Excerpted passage:
[SciPy-dev] GSoC Project Proposal: Datasource and Jonathan Taylor's statistical models

Fri Mar 27 15:21:33 EDT 2009

Skipper Seabold wrote:
> Hello all,
>
> I am a first year PhD student in Economics at American University, and
> I would very much like to participate in the GSoC with the NumPy/SciPy
> community.  I am looking for some feedback and discussion before I
> submit a proposal.
>
> Judging by the ideas page and the discussion in this thread (
> http://mail.scipy.org/pipermail/scipy-dev/2009-February/011373.html )
> I think the following project proposal would be useful to the
> community.
>
> My proposal would have two parts, the first would be to improve
> datasource and integrate it into the numpy/scipy io.  I see this as a
> way to get my feet wet working on a project.  I do not imagine that it
> would take more than 2-3 weeks work on my end.
>   
Can you provide a link to datasource?

> The second part would be to get Jonathan Taylor's statistical models
> from the NiPy project into scipy.stats.  I think that I would be a
> good candidate for this work, as I am currently studying statistics
> and learning the ins and outs of NumPy/SciPy, so I don't mind doing
> some of the less appealing work as this is also a great learning
> opportunity.  Also I see this as a great way to get involved in the
> SciPy community in an area that currently needs some attention.  I am
> a student, so I would be able to help maintain the code, bug fix, and
> address other areas of the statistical capabilities that need
> attention.
>   
I would be willing to help to some degree.

I would strongly suggest that the main emphasis is just to get 
Jonathan's code integrated into Scipy and perhaps something from various 
places like the Scikit learn (how many logistic regression or least 
squares codes do we really need?) and EconPy
http://code.google.com/p/econpy/wiki/EconPy

It is too complex to address anything more than this and this would 
provide a very solid base for future development.

> Below is a general outline of my proposal with some areas that I have
> identified as needing work.  I am eager to discuss some aspects of the
> projects with those that are interested and to work on the appropriate
> milestones.
>
> 1) Improve datasource and integrate it into all the numpy/scipy io
>
> Bug Fixes
>     Catch and handle malformed URLs
>
> Refactoring
>
> Enhancements
>     Improve findfile method
>     Improve cache method
>     Add zip archive, tar file handling capabilities
>     Improve networking interface to handle timeouts and proxies if
> there is sufficient interest
>
> Documentation
>     Document changes
>
> Tests
>     Implement test coverage for new changes
>
> Copy/Move to scipy.io
>   
This looks like quite a lot of work for a short period especially to do 
both parts (I am also biased in having the stats part finished).

Records supplied:
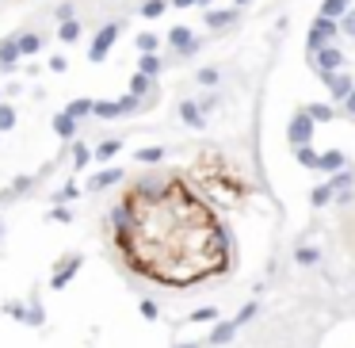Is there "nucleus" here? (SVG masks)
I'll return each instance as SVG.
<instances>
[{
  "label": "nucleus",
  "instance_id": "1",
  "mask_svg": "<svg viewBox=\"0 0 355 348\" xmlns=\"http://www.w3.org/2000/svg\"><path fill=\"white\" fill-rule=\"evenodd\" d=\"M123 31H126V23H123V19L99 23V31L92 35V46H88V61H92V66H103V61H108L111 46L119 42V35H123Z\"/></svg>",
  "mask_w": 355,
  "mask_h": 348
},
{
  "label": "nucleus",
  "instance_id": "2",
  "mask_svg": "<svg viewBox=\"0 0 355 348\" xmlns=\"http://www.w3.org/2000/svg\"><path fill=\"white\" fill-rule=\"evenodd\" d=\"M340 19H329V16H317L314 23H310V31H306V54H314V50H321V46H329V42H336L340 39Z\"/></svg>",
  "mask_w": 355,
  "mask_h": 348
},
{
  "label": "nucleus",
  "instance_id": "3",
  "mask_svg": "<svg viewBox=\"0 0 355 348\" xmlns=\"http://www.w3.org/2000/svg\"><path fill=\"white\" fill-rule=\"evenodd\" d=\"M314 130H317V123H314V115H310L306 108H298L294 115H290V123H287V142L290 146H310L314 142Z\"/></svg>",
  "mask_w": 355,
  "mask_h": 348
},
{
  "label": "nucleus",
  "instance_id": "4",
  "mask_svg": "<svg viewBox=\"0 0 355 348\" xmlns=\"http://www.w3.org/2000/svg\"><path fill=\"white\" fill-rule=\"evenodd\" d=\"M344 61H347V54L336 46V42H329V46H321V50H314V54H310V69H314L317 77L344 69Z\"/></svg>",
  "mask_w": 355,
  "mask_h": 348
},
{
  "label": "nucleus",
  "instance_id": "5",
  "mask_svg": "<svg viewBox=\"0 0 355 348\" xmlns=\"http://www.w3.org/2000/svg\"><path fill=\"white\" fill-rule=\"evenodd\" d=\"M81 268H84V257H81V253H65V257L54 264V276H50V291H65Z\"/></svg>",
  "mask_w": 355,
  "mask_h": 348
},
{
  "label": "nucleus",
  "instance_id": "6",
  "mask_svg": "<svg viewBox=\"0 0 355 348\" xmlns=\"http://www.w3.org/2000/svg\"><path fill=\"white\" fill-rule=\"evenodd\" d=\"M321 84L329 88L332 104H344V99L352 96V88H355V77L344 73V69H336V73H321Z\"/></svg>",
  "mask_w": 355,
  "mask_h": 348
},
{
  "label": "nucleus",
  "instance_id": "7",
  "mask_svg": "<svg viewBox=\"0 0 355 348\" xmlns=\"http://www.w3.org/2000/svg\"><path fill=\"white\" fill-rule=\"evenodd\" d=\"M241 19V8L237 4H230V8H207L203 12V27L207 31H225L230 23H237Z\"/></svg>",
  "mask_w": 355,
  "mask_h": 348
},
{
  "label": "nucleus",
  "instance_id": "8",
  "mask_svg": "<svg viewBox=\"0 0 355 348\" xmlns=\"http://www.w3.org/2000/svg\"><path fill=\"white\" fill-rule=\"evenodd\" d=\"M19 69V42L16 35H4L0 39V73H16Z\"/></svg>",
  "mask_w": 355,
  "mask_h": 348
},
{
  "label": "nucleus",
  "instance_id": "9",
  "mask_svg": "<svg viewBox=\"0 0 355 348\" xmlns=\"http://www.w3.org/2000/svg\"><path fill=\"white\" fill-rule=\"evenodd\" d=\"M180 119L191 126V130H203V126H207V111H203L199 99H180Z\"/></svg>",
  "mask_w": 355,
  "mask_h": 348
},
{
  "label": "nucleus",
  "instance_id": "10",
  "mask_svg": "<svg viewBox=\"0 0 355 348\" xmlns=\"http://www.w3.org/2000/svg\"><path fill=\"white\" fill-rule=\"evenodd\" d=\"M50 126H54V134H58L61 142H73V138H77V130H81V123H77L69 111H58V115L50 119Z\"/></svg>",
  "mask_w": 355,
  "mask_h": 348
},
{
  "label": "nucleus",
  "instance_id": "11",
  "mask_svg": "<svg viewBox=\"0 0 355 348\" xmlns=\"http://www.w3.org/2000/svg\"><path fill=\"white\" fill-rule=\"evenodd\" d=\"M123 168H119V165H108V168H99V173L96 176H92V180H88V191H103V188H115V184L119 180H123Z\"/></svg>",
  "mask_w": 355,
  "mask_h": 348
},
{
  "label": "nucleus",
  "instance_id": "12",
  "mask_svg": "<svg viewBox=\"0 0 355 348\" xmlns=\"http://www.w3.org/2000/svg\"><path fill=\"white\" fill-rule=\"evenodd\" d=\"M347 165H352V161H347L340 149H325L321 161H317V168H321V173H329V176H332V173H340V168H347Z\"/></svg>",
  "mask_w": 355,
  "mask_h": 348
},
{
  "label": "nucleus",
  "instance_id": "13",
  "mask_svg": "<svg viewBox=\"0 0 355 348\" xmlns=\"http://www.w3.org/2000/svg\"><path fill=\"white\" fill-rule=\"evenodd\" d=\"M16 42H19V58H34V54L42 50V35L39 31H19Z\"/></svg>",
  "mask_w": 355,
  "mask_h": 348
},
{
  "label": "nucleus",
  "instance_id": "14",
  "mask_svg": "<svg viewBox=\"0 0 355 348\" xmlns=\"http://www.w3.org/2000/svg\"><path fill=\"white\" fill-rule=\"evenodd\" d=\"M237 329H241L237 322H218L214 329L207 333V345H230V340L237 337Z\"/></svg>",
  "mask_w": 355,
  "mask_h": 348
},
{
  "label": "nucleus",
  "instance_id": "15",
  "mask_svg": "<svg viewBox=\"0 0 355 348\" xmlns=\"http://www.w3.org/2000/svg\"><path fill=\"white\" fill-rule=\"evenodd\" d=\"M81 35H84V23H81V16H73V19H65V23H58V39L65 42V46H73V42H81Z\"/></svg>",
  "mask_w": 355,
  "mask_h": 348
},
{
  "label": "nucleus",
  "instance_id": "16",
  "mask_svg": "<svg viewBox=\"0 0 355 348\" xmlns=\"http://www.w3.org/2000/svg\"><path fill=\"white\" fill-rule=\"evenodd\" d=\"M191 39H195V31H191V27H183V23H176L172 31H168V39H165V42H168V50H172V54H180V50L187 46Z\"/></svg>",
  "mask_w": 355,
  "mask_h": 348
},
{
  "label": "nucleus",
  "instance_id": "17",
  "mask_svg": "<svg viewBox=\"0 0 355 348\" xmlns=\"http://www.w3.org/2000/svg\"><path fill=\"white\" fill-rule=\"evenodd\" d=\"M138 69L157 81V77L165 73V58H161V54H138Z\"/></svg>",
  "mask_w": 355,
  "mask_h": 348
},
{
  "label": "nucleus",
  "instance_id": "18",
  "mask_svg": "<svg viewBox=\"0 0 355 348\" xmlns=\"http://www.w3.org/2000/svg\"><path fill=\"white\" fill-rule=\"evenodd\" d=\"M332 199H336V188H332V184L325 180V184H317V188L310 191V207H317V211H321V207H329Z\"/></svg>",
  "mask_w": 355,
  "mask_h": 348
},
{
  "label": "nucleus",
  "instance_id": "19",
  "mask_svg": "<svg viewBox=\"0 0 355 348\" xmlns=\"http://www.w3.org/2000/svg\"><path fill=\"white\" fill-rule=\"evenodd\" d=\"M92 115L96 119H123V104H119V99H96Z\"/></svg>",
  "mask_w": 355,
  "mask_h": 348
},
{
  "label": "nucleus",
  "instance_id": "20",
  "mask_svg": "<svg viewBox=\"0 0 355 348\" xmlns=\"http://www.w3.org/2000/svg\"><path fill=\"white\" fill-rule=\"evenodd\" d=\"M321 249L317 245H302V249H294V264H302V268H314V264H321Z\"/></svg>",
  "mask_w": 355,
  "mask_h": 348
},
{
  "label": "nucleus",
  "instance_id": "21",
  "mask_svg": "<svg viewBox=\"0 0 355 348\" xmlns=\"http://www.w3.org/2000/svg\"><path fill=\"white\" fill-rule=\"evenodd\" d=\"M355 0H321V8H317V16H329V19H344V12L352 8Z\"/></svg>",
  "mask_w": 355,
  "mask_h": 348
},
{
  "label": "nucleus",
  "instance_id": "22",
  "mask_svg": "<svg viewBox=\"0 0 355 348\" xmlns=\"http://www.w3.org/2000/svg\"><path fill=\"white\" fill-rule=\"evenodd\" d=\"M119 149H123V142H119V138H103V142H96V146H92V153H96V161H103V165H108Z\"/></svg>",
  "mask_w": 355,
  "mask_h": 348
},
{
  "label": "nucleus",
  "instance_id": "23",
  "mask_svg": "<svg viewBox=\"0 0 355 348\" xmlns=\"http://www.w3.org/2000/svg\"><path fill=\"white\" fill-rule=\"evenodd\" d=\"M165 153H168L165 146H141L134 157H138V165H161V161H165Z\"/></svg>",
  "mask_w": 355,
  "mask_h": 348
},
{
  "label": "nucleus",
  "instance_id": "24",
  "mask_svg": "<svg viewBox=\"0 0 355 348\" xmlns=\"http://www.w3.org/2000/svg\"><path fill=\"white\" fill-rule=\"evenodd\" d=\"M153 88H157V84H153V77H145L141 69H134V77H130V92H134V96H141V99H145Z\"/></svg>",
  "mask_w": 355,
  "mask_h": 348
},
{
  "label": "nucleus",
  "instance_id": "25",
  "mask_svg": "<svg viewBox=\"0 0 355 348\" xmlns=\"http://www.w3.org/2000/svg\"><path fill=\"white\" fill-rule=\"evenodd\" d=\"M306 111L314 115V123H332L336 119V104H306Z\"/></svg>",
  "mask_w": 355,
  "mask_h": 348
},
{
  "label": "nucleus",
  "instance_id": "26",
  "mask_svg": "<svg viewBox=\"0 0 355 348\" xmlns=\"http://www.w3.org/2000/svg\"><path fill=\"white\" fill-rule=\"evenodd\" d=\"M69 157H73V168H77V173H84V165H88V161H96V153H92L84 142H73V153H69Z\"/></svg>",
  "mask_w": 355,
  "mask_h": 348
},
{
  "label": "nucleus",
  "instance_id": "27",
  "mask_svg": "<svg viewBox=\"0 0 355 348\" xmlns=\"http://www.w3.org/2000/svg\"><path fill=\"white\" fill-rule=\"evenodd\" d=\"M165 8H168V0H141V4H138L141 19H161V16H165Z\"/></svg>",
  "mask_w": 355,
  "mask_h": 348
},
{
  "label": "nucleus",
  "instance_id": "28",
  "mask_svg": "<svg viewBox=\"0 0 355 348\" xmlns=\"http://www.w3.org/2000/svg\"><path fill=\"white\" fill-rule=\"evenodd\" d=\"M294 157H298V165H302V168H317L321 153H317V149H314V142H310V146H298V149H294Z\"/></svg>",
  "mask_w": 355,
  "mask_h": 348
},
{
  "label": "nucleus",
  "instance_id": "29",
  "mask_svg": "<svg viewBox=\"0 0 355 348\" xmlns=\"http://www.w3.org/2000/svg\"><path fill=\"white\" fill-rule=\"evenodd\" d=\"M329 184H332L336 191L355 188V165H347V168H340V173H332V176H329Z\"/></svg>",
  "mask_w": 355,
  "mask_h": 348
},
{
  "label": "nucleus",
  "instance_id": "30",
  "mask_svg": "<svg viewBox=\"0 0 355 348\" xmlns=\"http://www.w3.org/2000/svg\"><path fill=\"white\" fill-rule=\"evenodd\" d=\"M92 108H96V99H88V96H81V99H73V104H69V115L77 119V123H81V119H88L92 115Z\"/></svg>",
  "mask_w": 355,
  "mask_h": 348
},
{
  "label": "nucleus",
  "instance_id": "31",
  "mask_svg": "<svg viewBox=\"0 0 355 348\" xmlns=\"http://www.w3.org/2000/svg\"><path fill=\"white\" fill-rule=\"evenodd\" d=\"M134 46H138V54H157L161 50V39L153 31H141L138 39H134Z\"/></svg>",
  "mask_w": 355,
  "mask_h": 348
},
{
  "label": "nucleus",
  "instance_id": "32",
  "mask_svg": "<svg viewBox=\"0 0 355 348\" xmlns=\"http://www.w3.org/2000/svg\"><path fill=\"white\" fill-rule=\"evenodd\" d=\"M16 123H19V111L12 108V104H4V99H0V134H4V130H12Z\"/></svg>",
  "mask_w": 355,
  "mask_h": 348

Exercises to complete:
• a. From the GSoC proposal thread, extract the passage starting with "Fri Mar 27 15:21:33" and going on through "submit a proposal.".
• b. Extend the GSoC proposal thread, beginning right after its final sentence.

The replies:
• a.
Fri Mar 27 15:21:33 EDT 2009

Skipper Seabold wrote:
> Hello all,
>
> I am a first year PhD student in Economics at American University, and
> I would very much like to participate in the GSoC with the NumPy/SciPy
> community.  I am looking for some feedback and discussion before I
> submit a proposal.

• b.
> 2) Integrate Jonathan Taylor's statistical models into scipy.stats
>
> These models are currently in the NiPy project
> Merge relevant branches (branch trunk-josef models has the most recent
> changes, I believe)
>
> I will focus mostly on bringing over the linear models, which I
> believe would include at the least:
> bspline.py, contrast.py, gam.py, glm.py, model.py, regression.py, utils.py
>   
Not that it is really that important, but these are not all 'linear 
models' :-)

> Bug Fixes
>     Bug hunting
>     Improve existing test coverage
>
> Refactoring
>     Eliminate existing and created duplicate functionality
>     Make sure parameters are consistent, etc.
>   
I would not be that concerned with duplicate functionality because it is 
better to train people to use the new code and depreciate the old code. 
There some cases where you may want different versions, for example code 
that assumes normality will be faster than code for generalized linear 
models where non-normal distributions are allowed.
> Enhancements
>
>   
I would think that it is essential to get these to work with masked 
arrays (allows missing observations) or record array (enables the use of 
'variable' names in model statements like most statistics packages do).
> Documentation
>     Document changes
>     Make any necessary changes to stats/info.py
>   
Actually the reference is the SciPy documentation marathon. I would also 
suggest that examples/tutorials are important here.
> Testing
>     Make sure test coverage is adequate
>   
I would like to see the inclusion of Statistical Reference Datasets Project:
http://www.itl.nist.gov/div898/strd/

The datasets would allow us to validate the accuracy of the code.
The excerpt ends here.